ここの病院は交通外傷が圧倒的に多く、救急外来の処置室は常に、外傷の患者さんで溢れていたのが印象的でした。ホーチミン市では交通手段である自動二輪車が大多数 (数は世界一?) 行き交うなか、信号機が非常に少なく、道路の真ん中であっても平気でUターンをしたり、また、ヘルメットを被らずに自動二輪車を一家4人で乗ったりしているのを、よく見かけました。交通規則があまりにもルーズな事が、交通外傷の多さだと思います。

ある晩、救急外来の処置室を手伝いましたが、その晩の緊急手術は29件もありました。予定手術は土・日を除き毎日20件以上あり、手術部の12室 (救急部用4、一般用8) は常にフル回転でした。手術内容はここでは一般の大学病院で行うような手術は、殆ど全て行っていました。特に驚いたのは、上腕神経叢損傷の手術の多さでした。私の滞在期間中、上腕神経叢損傷の手術は3件もありました。医師はフランス植民地時代のフランス製の古い手術器具を未だに愛用しており、少ない手術器具を使っての手術は、見事に早いのが印象的でした。私も頼まれて、小児の幾つかの手・肘外傷の手術を手伝ってきました。ベトナムの医師免許証が無くても、ベトナム人の医師が助手についていればメスを持っても問題ない、と言われました。私は、ほとんど毎日手術室にいましたが、ある日小児整形外来の患者さんを診る機会をいただきました。外来診察は二診で行っていましたが、10畳程の診察室で特に仕切り板がなく、そこには診察待ちのこどもと付添人まで入ってきており、プライバシーはなく、落ち着いて診察ができるような環境ではありませんでした。
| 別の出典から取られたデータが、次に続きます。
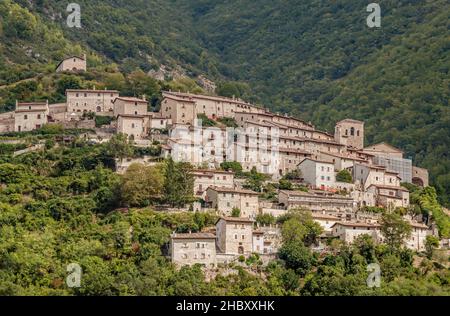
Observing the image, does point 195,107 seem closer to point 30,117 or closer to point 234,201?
point 30,117

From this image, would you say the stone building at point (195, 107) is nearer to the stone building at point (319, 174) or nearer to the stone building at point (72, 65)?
the stone building at point (319, 174)

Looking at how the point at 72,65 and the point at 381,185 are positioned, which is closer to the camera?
the point at 381,185

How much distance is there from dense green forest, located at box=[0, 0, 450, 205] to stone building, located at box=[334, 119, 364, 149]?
7.90m

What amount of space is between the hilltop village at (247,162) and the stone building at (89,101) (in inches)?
3.1

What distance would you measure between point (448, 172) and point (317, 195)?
29467 millimetres

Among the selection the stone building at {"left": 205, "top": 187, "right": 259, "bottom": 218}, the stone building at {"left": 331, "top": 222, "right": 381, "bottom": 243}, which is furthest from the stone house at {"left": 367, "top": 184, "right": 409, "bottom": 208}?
the stone building at {"left": 205, "top": 187, "right": 259, "bottom": 218}

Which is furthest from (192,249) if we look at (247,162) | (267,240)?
(247,162)

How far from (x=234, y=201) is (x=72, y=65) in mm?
35514

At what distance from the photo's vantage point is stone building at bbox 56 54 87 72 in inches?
4466

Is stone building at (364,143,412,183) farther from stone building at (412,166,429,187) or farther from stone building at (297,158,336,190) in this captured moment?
stone building at (297,158,336,190)

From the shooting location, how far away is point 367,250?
7888 centimetres

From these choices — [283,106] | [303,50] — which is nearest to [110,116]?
[283,106]

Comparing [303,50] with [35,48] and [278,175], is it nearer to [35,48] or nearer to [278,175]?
[35,48]

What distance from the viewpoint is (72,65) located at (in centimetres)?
11369
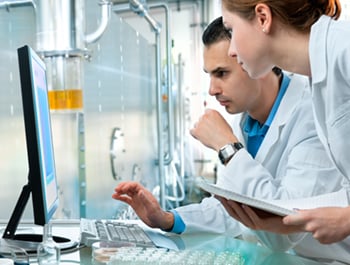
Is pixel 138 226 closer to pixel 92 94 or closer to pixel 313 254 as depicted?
pixel 313 254

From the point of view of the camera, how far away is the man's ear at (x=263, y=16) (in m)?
0.77

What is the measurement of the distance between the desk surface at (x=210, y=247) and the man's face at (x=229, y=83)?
1.20 feet

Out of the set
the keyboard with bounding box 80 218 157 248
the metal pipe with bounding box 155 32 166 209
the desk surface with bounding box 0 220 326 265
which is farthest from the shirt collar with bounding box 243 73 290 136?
the metal pipe with bounding box 155 32 166 209

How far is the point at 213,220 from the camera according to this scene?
1054mm

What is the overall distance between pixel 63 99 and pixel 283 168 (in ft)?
3.02

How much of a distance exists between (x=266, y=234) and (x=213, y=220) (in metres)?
0.21

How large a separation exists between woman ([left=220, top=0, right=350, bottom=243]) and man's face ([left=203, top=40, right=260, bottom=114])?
267 millimetres

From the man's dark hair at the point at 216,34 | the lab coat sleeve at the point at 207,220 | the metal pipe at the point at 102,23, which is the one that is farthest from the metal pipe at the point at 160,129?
the lab coat sleeve at the point at 207,220

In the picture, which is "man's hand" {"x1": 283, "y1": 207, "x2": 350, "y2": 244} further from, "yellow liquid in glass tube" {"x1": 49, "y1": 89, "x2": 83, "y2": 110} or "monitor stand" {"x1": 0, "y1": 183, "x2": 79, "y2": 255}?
"yellow liquid in glass tube" {"x1": 49, "y1": 89, "x2": 83, "y2": 110}

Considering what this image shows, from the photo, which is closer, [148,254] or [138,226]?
[148,254]

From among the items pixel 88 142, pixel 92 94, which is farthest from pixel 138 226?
pixel 92 94

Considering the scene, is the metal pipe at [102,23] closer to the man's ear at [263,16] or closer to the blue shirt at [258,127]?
the blue shirt at [258,127]

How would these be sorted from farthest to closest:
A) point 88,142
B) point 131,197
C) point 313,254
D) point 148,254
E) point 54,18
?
point 88,142 → point 54,18 → point 131,197 → point 313,254 → point 148,254

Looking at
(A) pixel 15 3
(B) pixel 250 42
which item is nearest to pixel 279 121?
(B) pixel 250 42
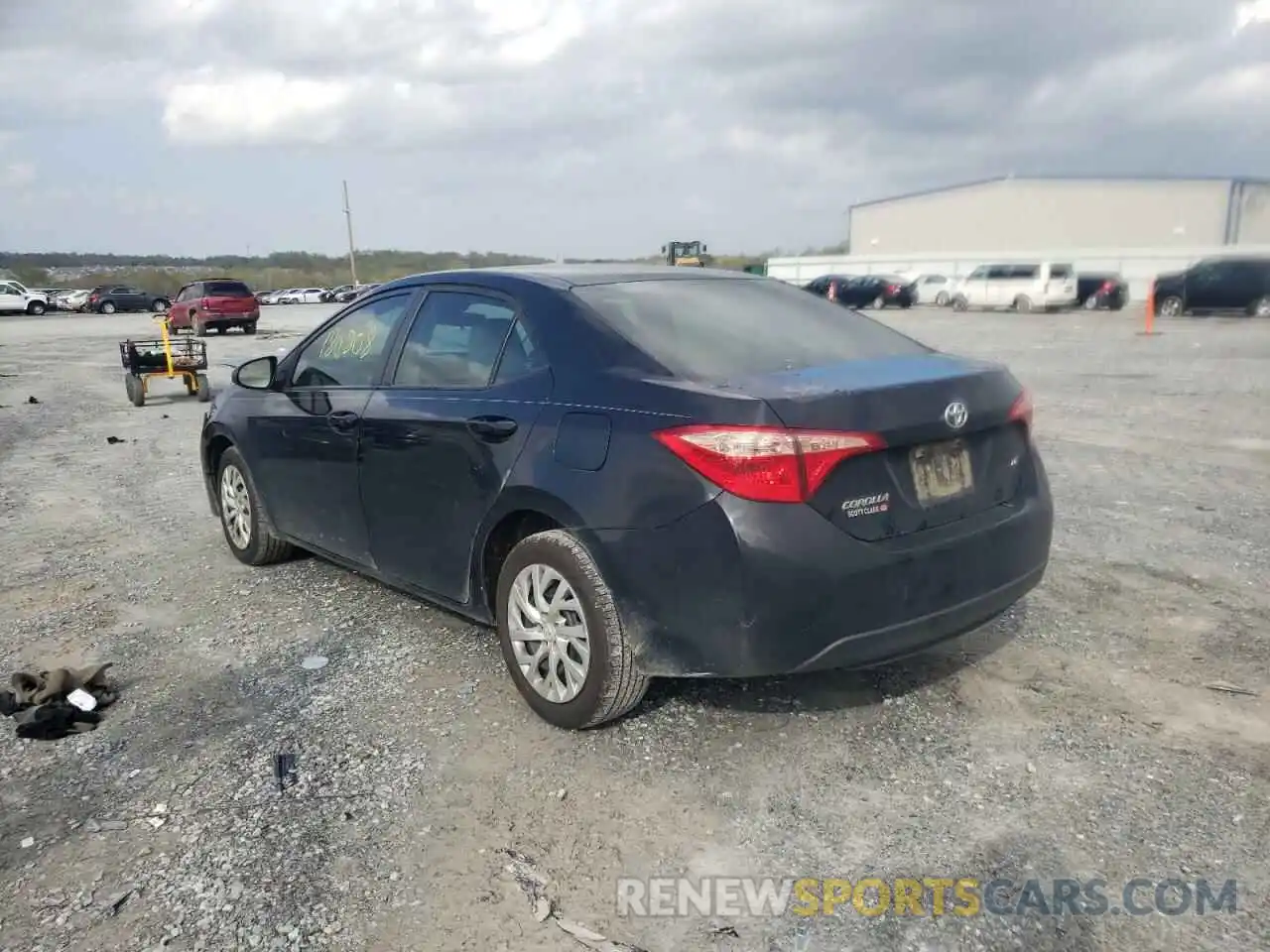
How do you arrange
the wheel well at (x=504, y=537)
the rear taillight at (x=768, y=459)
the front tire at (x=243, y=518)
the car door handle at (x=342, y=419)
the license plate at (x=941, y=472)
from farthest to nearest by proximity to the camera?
the front tire at (x=243, y=518) < the car door handle at (x=342, y=419) < the wheel well at (x=504, y=537) < the license plate at (x=941, y=472) < the rear taillight at (x=768, y=459)

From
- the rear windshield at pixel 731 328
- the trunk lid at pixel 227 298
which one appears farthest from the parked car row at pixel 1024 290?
the rear windshield at pixel 731 328

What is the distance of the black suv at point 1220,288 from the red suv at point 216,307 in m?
27.8

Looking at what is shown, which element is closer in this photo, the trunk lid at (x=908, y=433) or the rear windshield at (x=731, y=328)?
the trunk lid at (x=908, y=433)

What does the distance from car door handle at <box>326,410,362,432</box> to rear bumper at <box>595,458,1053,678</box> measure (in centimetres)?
162

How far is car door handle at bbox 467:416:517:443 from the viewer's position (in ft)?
11.2

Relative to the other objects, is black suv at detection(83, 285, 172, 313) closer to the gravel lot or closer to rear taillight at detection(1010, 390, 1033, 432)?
the gravel lot

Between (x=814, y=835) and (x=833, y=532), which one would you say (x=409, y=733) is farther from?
(x=833, y=532)

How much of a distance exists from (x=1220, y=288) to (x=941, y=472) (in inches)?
1185

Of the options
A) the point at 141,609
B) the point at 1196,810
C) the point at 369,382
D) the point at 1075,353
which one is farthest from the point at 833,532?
the point at 1075,353

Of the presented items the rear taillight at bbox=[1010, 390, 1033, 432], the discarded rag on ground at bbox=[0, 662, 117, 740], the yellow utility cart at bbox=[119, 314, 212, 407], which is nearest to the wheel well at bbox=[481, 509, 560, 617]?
the discarded rag on ground at bbox=[0, 662, 117, 740]

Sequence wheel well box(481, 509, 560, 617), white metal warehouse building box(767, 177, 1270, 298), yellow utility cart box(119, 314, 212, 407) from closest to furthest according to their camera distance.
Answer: wheel well box(481, 509, 560, 617) → yellow utility cart box(119, 314, 212, 407) → white metal warehouse building box(767, 177, 1270, 298)

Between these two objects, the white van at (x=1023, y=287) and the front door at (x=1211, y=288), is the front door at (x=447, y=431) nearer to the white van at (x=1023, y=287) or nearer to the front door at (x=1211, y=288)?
the front door at (x=1211, y=288)

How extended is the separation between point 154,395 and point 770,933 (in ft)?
47.0

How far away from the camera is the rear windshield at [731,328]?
3252mm
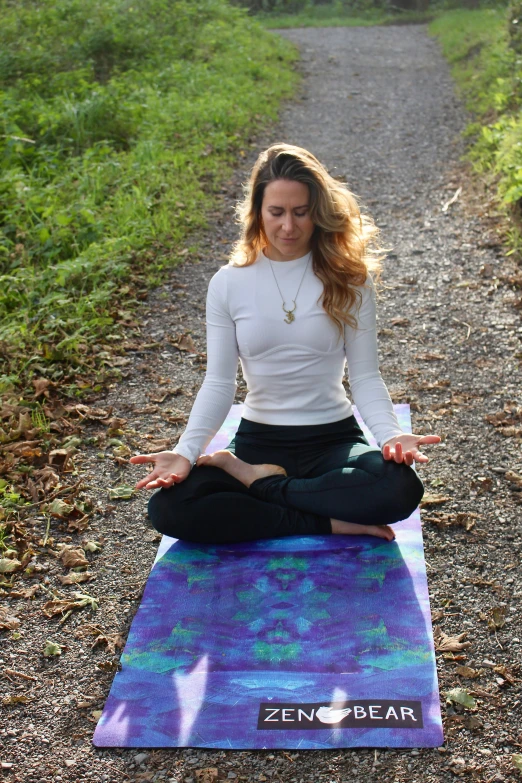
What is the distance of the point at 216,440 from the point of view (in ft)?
15.0

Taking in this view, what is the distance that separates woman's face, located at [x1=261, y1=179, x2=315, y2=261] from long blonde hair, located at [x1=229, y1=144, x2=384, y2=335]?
3 centimetres

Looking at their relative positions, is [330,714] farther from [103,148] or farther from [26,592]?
[103,148]

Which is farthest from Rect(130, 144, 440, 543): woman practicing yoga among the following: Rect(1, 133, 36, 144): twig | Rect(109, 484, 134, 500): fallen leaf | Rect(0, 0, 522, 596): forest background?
Rect(1, 133, 36, 144): twig

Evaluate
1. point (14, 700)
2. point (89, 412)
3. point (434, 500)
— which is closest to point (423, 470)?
point (434, 500)

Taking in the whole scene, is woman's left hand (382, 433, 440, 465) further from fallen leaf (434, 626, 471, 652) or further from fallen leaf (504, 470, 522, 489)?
fallen leaf (504, 470, 522, 489)

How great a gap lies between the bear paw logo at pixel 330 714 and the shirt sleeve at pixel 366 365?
4.04ft

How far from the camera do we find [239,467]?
367cm

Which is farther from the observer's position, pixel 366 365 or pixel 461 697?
pixel 366 365

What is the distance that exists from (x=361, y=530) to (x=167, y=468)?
2.85ft

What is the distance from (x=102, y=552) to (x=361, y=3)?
21.9m

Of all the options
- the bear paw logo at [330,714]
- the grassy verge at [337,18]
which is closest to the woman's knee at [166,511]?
the bear paw logo at [330,714]

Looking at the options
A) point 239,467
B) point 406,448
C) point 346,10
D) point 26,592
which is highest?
point 346,10

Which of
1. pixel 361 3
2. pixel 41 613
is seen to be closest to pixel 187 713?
pixel 41 613

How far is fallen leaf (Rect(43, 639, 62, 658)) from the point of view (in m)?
3.17
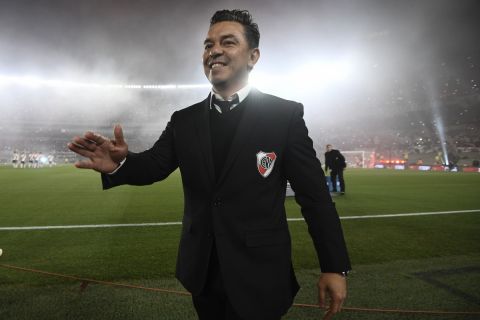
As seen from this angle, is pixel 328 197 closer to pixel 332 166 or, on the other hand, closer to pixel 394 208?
pixel 394 208

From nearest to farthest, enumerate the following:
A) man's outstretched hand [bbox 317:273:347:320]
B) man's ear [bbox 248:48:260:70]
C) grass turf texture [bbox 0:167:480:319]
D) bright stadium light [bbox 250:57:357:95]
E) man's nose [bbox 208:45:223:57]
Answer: man's outstretched hand [bbox 317:273:347:320] < man's nose [bbox 208:45:223:57] < man's ear [bbox 248:48:260:70] < grass turf texture [bbox 0:167:480:319] < bright stadium light [bbox 250:57:357:95]

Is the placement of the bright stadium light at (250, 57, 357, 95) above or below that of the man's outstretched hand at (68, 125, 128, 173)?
above

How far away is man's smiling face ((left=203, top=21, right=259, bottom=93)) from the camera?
1833mm

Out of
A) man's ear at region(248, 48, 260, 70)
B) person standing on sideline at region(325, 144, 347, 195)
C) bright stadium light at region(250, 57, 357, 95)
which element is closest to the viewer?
man's ear at region(248, 48, 260, 70)

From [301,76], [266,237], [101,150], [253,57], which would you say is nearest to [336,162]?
[253,57]

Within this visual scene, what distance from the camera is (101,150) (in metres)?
1.80

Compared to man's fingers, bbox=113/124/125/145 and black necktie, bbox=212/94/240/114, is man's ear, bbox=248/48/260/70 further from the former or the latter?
man's fingers, bbox=113/124/125/145

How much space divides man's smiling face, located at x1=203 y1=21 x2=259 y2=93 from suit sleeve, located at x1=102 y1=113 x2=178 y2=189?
0.41m

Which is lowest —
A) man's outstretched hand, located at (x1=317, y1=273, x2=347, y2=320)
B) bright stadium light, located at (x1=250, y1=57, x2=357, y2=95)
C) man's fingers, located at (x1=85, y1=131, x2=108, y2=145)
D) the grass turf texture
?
the grass turf texture

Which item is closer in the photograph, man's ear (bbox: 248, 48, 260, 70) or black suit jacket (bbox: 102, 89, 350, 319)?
black suit jacket (bbox: 102, 89, 350, 319)

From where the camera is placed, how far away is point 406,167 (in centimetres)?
4062

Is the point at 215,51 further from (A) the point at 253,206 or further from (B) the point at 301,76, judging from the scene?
(B) the point at 301,76

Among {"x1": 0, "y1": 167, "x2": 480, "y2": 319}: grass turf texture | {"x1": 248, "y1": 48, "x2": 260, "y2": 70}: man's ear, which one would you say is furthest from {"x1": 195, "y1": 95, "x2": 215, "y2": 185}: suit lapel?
{"x1": 0, "y1": 167, "x2": 480, "y2": 319}: grass turf texture

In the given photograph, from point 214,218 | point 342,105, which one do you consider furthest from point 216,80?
point 342,105
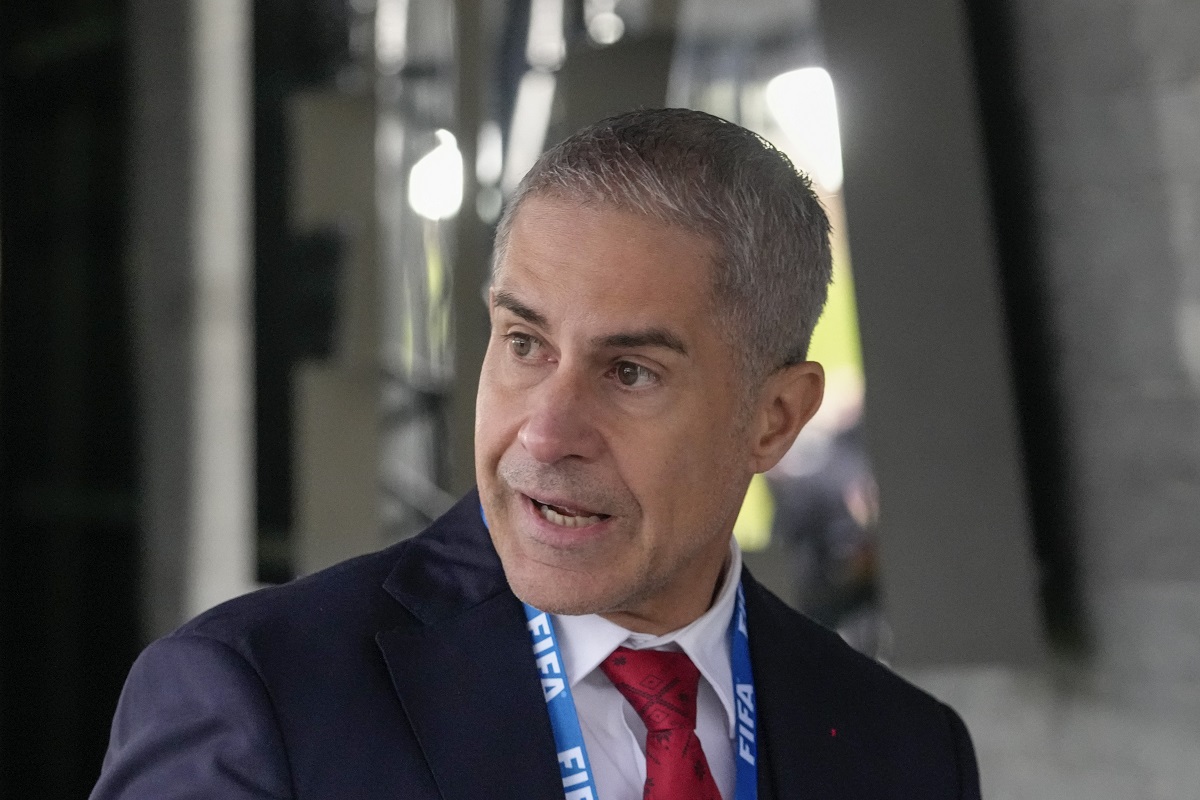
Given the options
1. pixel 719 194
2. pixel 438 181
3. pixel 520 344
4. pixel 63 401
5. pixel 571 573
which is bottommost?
pixel 63 401

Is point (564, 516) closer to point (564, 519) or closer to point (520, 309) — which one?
point (564, 519)

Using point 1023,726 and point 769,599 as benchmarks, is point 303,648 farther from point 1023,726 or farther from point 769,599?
point 1023,726

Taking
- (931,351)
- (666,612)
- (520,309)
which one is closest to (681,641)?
(666,612)

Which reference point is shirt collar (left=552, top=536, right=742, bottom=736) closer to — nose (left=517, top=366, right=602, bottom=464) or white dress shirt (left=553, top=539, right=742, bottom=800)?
white dress shirt (left=553, top=539, right=742, bottom=800)

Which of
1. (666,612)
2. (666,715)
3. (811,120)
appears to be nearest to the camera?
(666,715)

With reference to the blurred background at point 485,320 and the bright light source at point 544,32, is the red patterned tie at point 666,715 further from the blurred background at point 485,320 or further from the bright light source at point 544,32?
the bright light source at point 544,32

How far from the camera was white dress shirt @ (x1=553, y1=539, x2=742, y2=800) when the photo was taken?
58.1 inches

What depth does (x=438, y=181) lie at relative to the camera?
12.0 ft

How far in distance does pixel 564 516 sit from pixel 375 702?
0.28 metres

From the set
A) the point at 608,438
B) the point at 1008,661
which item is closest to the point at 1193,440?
the point at 1008,661

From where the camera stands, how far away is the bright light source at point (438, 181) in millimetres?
3590

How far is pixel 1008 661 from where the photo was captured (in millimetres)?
3033

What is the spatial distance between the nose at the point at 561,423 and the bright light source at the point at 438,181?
2.22 metres

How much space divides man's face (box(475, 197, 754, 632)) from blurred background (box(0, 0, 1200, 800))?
175 cm
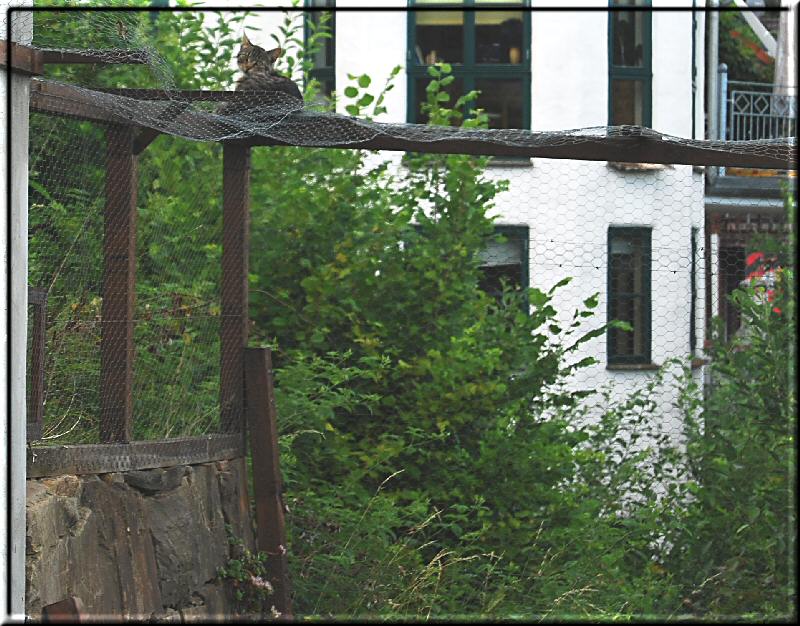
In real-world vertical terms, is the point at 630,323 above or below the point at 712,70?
below

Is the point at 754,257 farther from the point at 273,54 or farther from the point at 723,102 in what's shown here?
the point at 723,102

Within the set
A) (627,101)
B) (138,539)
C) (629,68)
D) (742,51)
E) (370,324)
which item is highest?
(742,51)

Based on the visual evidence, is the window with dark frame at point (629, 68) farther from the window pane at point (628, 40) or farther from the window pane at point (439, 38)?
the window pane at point (439, 38)

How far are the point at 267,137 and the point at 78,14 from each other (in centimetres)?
103

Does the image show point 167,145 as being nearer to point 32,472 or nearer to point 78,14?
point 78,14

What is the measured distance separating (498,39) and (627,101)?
1721mm

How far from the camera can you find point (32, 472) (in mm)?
5219

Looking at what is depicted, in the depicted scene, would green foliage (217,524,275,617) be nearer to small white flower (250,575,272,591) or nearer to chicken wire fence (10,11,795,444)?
small white flower (250,575,272,591)

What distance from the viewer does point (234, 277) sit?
6988 millimetres

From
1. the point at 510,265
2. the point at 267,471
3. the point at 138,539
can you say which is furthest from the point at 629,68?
the point at 138,539

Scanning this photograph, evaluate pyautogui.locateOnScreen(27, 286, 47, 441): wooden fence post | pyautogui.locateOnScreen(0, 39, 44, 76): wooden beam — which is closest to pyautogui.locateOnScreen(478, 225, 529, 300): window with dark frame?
pyautogui.locateOnScreen(27, 286, 47, 441): wooden fence post

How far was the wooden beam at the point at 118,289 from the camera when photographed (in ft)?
19.4

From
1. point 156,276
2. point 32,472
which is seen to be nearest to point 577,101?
point 156,276

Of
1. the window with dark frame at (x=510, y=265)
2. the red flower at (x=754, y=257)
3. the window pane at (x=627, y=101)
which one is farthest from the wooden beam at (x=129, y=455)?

私は、特に小児肘の術後合併症のある患者さんについて相談を受けていましたが、別な疾患で受診した2人の小児を診て心打たれました。1人は歩行障害にて病院へ連れて来られた幼児で、X線を見ると完全な先天性股関節脱臼がありました。

なぜ早期発見ができないのか? を聞いてみると、ベトナムでは日本のような新生児や3ヶ月検診のシステムがなく、困った症状がなければ受診に連れて来られる事はまず無いと言われました。次の患者さんは年長児で、重度の側弯症がありドクターから手術を勧められてましたが、医療費が高い為に手術を受けられないと親が訴えてました。ベトナムでは、医療保険制度がない為に医療費が高く、日本のように誰もが質のよい医療を受けられるとは限らない、のが現状の様です。

小児整形外科外来以外に総合リハビリ室を見せてもらいました。大規模な整形外科病院で手術件数があれほど多いにも関わらず、リハビリ室は小さく、患者さんも少なかったので驚きました。先生方はリハビリを勧めないのか、患者さんがそれを希望しないのかはわかりません。

丁度良いチャンスでしたので、ある日整形外科医師を対象にミニレクチャーを行いました。テーマは小児上腕骨顆上骨折で、その治療法と神経、血管損傷や内反肘変形の合併症について話をしました。先生方は熱心に聞いてくれて、沢山の質問がありました。

最後の日に小児整形外科部長から感謝状をいただきました。短期間でしたが、色々な面で意見交換ができ、Murakami-Sano fellowshipを有効に利用させていただきました。今回のベトナム訪問は、ネパール人でありながら日本の医療しか知らなかった私には、良い刺激になりました。有難うございました。